Results of Rosetta modeling where 21 hypervariable residues were allowed to vary to any of the 20 amino acids

Residue # in TPR Repeat Residue # in TPR1 WT residue Rosetta prediction
2 5 Asn Asp
5 8 Lys Arg
9 12 Asn Asp
12 15 Leu /
13 16 Ser Lys
33 36 His Thr
34 37 Asn Arg
2 43 Asn /
5 46 Ala /
9 50 Lys Leu
12 53 Asp /
13 54 Tyr Phe
33 74 Gly /
34 75 Tyr /
2 73 Lys Arg
5 76 Ser Ala
9 80 Ala /
12 83 Glu Arg
13 84 Phe /
33 104 Asn /
34 105 Asn /

In the next round of modeling, all 11 potentially mutatable residues that changed in the first round of modeling were allowed to vary in both identity and in side-chain rotamers. We found that the changes were consistent between two rounds of Rosetta modeling and the results therefore independent of in silico library size (21 vs. 11 positions mutated). The remaining 10 hypervariable positions were kept as in the original energy-minimized structure.

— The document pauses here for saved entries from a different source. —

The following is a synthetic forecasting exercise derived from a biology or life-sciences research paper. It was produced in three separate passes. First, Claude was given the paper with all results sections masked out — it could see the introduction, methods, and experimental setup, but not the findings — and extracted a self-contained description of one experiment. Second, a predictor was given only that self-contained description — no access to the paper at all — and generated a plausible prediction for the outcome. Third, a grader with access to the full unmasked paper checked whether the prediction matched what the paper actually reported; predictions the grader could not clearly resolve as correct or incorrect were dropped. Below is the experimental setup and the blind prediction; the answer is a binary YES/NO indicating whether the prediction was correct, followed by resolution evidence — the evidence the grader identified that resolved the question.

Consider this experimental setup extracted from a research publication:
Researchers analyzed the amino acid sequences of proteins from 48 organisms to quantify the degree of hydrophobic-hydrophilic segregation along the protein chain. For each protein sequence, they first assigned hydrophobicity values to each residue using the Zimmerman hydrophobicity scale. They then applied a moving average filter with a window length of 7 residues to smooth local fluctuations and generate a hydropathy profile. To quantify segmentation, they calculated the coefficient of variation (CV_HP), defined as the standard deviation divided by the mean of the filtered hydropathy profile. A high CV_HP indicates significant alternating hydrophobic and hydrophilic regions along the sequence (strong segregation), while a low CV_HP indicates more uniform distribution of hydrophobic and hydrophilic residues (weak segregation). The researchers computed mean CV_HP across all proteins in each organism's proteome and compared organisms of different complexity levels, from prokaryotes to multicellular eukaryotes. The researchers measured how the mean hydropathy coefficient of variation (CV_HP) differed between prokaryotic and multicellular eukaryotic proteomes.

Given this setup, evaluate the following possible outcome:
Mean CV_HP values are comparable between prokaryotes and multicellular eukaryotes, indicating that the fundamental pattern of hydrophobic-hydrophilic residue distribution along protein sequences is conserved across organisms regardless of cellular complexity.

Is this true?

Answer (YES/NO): NO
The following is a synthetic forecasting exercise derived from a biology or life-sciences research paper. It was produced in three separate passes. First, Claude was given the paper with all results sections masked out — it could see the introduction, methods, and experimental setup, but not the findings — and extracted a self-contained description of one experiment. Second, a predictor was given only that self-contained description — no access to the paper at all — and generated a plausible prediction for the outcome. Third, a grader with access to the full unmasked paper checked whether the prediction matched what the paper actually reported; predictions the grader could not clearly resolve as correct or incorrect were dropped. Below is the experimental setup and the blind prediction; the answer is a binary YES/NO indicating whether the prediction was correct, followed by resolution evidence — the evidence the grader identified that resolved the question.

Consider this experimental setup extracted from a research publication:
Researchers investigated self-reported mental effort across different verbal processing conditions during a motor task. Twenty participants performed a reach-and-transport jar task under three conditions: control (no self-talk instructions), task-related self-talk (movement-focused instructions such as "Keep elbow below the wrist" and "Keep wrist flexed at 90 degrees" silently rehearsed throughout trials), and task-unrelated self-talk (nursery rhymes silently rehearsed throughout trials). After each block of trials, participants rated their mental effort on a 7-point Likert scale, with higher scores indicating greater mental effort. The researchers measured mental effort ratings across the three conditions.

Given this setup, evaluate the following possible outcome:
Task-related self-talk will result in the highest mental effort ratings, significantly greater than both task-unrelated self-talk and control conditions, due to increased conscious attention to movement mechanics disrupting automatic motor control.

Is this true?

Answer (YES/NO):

Of the 11 variable residues identified in the second round of modeling, we chose five residues within 4 Å of the peptide for more extensive modeling trials (Table II). Although 4 Å is a somewhat arbitrary cut-off, we made the assumption that residues closest to the peptide will have the largest effect on binding. All residues were kept as in wild type except for the five residues in the binding pocket, close to the peptide. These five residues were allowed to change into any amino acid, with any rotamer. We repeated this last round of Rosetta modeling 20 times and the frequencies of amino acid occurrences at each position are shown in Fig. 2. It is interesting to note that although we did not obtain the same sequence in every one of 20 parallel rounds of modeling, the sequences coalesce around a unique solution. Positions 46 and 83 remained unchanged over 20 rounds of modeling, whereas positions 8, 50 and 73 were somewhat variable between different rounds.

Table II.

Final Rosetta Design predictions, combinatorial library and consensus sequence

Position WT Rosetta prediction Library Codon Consensus
8 K R K/R/Q MRG R
46 A A Y/F/H/L RWC L
50 K L F/S/L/P/I/T/M/V/A NRN F
73 K R K/R/Q MRG R
83 E R R CGA R

Fig. 2.

Fig. 2

Prediction frequency of Rosetta Design. In the 20 independent rounds of modeling of five amino acids inside the peptide-binding pocket, sequences coalesce around unique solution shown in the third column of Table II.

Guided by modeling results, we constructed a small combinatorial library in which we randomized four of five residues previously discussed (shown in Table II) and restricted the identities of amino acids in those positions. In positions 8 and 73 we allowed wild-type Lys to vary between Lys, Arg and Gln. Lys 50 was allowed to vary to small hydrophobic and polar residues, and also to medium-sized amino acids since Rosetta predominantly mutated this position into Leu. We also allowed Ala46, although not mutated in Rosetta, to vary among several hydrophobic amino acids because this residue, together with position 50, forms a hydrophobic cavity for binding of peptide Ile. We hypothesized that a more hydrophobic cavity may increase the affinity of the protein to the hydrophobic part of the peptide.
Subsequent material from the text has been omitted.